§ **Supplied records**

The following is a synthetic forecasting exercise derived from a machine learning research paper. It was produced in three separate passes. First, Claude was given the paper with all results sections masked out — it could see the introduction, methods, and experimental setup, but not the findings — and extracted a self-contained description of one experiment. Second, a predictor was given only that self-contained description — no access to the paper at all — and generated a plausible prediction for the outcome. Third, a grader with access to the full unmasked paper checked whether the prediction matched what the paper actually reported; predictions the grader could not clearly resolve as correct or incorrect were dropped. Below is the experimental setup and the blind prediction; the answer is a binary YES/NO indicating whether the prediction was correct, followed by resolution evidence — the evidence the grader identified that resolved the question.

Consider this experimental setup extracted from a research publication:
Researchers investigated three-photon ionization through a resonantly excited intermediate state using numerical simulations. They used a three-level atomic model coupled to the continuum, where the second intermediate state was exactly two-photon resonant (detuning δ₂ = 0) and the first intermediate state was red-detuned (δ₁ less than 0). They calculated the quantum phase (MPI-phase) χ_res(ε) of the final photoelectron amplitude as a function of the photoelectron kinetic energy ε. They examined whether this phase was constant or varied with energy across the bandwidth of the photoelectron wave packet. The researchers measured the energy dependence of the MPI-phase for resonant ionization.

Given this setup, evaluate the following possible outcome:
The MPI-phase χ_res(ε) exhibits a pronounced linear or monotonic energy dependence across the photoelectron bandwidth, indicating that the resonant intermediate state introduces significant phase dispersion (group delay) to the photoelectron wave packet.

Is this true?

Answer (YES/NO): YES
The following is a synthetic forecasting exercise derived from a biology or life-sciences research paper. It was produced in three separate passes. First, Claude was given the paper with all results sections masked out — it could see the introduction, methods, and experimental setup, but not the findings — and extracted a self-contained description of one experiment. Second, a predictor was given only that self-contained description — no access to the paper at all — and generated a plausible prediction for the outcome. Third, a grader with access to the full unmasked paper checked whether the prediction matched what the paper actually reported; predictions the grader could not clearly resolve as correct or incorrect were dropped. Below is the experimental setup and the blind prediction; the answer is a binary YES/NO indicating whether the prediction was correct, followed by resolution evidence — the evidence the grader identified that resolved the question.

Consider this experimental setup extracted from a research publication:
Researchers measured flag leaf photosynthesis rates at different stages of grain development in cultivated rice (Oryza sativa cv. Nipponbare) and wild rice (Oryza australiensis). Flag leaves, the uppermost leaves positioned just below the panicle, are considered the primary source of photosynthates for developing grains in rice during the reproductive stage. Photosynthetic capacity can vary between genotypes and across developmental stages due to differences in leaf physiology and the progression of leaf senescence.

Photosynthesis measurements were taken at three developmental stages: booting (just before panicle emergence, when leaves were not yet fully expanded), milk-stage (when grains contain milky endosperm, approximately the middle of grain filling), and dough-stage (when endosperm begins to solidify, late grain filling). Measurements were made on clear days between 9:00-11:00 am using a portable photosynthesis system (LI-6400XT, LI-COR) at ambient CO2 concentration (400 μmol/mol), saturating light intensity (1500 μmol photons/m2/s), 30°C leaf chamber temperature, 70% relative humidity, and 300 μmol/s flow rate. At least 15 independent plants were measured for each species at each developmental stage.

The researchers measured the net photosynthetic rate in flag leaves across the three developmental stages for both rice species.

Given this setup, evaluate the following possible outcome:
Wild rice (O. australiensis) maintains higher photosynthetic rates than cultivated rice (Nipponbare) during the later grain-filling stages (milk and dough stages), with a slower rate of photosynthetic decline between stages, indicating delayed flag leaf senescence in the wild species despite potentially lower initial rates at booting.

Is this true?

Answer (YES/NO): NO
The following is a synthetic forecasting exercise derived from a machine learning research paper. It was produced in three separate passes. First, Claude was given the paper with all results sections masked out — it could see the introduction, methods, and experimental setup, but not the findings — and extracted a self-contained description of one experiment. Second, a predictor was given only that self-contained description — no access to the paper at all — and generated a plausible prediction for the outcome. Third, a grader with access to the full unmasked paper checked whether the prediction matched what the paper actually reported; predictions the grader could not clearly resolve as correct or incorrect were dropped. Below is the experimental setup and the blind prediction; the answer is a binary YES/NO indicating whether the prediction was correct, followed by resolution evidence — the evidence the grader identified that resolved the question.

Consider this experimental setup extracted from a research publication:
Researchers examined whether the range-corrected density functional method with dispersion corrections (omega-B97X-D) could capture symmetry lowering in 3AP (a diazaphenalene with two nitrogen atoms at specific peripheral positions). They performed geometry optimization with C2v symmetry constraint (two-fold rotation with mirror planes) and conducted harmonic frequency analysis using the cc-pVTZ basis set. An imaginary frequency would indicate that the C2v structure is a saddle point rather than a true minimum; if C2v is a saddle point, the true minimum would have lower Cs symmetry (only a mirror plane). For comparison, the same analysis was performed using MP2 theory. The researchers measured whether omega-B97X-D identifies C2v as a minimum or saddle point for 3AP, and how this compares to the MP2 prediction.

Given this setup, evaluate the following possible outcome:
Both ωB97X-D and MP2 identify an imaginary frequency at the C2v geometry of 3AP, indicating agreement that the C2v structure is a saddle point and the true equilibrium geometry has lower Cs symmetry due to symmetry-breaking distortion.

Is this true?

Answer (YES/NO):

* * *

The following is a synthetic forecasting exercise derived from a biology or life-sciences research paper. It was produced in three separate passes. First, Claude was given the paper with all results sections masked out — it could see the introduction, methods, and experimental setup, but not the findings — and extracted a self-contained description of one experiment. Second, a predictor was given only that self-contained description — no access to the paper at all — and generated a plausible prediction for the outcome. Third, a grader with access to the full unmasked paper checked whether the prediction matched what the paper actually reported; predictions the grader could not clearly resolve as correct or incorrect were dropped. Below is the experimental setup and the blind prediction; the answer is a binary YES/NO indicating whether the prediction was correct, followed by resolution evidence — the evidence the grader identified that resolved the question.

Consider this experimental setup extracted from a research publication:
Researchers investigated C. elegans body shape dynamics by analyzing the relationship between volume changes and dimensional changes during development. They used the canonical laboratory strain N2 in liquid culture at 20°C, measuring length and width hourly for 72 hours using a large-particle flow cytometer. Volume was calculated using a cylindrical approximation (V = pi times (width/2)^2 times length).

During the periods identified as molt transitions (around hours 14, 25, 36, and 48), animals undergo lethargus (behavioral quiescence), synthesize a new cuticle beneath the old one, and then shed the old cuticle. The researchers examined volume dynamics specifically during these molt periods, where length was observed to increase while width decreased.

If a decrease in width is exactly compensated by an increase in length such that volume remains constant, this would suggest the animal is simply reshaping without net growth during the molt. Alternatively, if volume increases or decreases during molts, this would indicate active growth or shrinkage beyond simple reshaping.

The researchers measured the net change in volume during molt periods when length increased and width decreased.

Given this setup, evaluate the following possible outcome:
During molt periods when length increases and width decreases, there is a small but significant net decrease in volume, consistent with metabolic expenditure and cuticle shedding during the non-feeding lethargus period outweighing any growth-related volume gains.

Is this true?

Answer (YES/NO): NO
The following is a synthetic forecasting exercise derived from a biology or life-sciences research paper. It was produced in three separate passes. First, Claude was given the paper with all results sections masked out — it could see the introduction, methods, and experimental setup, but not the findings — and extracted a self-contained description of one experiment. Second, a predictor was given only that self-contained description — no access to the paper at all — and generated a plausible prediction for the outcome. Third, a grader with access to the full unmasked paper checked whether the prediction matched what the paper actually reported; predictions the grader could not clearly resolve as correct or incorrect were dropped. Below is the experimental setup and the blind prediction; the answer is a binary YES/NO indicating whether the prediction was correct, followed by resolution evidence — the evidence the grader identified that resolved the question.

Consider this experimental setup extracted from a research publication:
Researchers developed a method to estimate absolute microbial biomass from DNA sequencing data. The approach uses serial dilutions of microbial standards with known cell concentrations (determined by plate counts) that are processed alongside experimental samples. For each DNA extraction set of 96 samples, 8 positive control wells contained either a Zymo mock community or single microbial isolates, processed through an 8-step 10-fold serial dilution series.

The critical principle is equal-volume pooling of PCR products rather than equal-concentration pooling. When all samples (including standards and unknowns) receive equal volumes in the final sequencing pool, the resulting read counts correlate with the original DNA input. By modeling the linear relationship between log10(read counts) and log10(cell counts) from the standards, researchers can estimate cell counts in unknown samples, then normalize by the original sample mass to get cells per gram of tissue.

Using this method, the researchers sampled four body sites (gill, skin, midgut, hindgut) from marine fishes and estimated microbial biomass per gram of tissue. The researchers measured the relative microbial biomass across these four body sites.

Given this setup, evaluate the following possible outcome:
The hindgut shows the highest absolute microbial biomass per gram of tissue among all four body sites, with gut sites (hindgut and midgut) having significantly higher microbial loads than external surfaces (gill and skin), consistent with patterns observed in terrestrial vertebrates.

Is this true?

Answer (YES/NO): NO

§ **Task description**
Give the number of lines in the data that contain the string "growth", and nothing else.

§ **Expected answer**
2